Where is a wonderful saying by Mark Twain; “It ain’t what you don’t know that gets you into trouble. It’s what you know for sure that just ain’t so”. Today, books by Twain no doubt carry trigger warnings lest some university student gets upset by an idea they don’t like.
Unfortunately, there are some in medicine who also need trigger warnings and are not interested in hearing views contrary to their own. When British consultant Clive Bates visited to talk about tobacco harm reduction (including to a parliamentary committee) various health bodies refused to meet with him. Why? Because he supports vaping for harm reduction and they do not.
You would think it makes more sense scientifically to hear the arguments of those with a different view in emerging areas (before anyone raises anti-vaxxers, vaccines are not an emerging area).
So, the rest of this article carries a trigger warning. If you don’t like your ideas on dietary guidelines and saturated fats to be challenged, then turn the page or otherwise look away now.
There is a startling graph on page 328 of Big Fat Surprise, by Nina Teicholz, which shows the percentage of obese people in the United States between 1971 and 2006. There is an inflection point where the graph changes from a flat line to an incline. This inflection point is the first introduction of low fat dietary guidelines in that nation.
One of the arguments put by those in public health for the increase in rates of obesity (and type 2 diabetes) is that the public do not follow the guidelines. Sales figures for vegetables, red meat, grain products, vegetable oils and full fat dairy show the exact opposite. The public has adopted a low saturated fat diet over the last 40 years – to its detriment.
There has been a growing view that this advice was not based on science.
A 2014 paper in JAMA stated “Reducing total fat (replacing total fat with overall carbohydrates) does not lower cardiovascular disease risk …”

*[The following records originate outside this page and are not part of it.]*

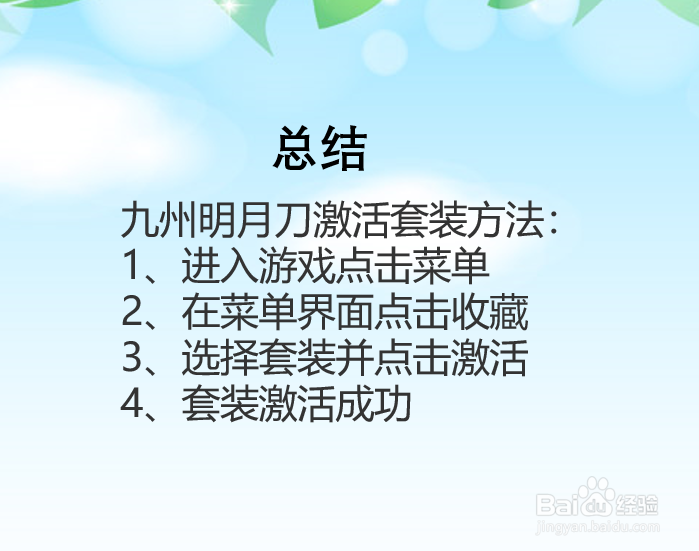 总结

九州明月刀激活套装方法：
1、进入游戏点击菜单
2、在菜单界面点击收藏
3、选择套装并点击激活
4、套装激活成功

Baidu经验
jingyan.baidu.com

In 2015 the BMJ published something even more damning: “Dietary recommendations were introduced for 220 million US and 56 million citizens in the UK in 1983, in the absence of supporting evidence from randomised control trials.”
American congressman and physician, Andy Harris MD wrote on The Hill; “… the lack of sound science has led to a number of dietary tenets that are not just mistaken, but even harmful – as a number of recent studies suggest”.
A confluence of many coinciding historical events got us to this point.
Simplified, our views on saturated fats and cholesterol have been shaped by the “settled science” promoted by American physiologist, Ancel Keyes, in the 1960s. His ability to shout down critics rather than his scientific method (based on selecting six of 22 countries) won the day.
Now, the Prospective Urban Rural Epidemiological (PURE) study of 135,000 people in 18 countries over seven years has changed the “game”. It found a high-carbohydrate, low-fat diet was associated with increased mortality and heart disease.
Total and saturated fats were associated with a decreased risk of death. Fat consumption was not associated with cardiovascular disease, stroke or mortality.
Furthermore, the study found eating fruits and vegetables beyond moderation did not have any health benefit.
It has turned conventional thinking upside down. To quote author Dr Mashid Dehghan (PhD) from Canada’s McMaster University: “Global dietary guidelines should be reconsidered in the light of these findings.”
What has been the response to this? Attempts to discredit the work while putting fingers in the ears and singing “la la la”.
The main Australian dietitians group, the Dietitians Association of Australia, continues to promote a diet high in grains (carbohydrate) and low in fat. A glance at their website shows they receive sponsorship from manufacturers of grain-based foods.
Supporters of ketogenic, paleo and other low carbohydrate health fat (LCHF) diets are castigated for “cutting out whole food groups”. Vegetarian and vegan diets which cut out whole food groups do not attract this criticism.
You can speculate as to the reasons for this.
Ultimately, we have dietary guidelines, which were never based on rigorous science. Real-world outcomes show that the public, in following the guidelines, has become heavier and has higher rates of type 2 diabetes. Major research shows that the opposite of what we have believed is, in fact, the case.
We need to be scientists, not ideologues, and stop believing that which “just ain’t so”, despite believing it for 40 years.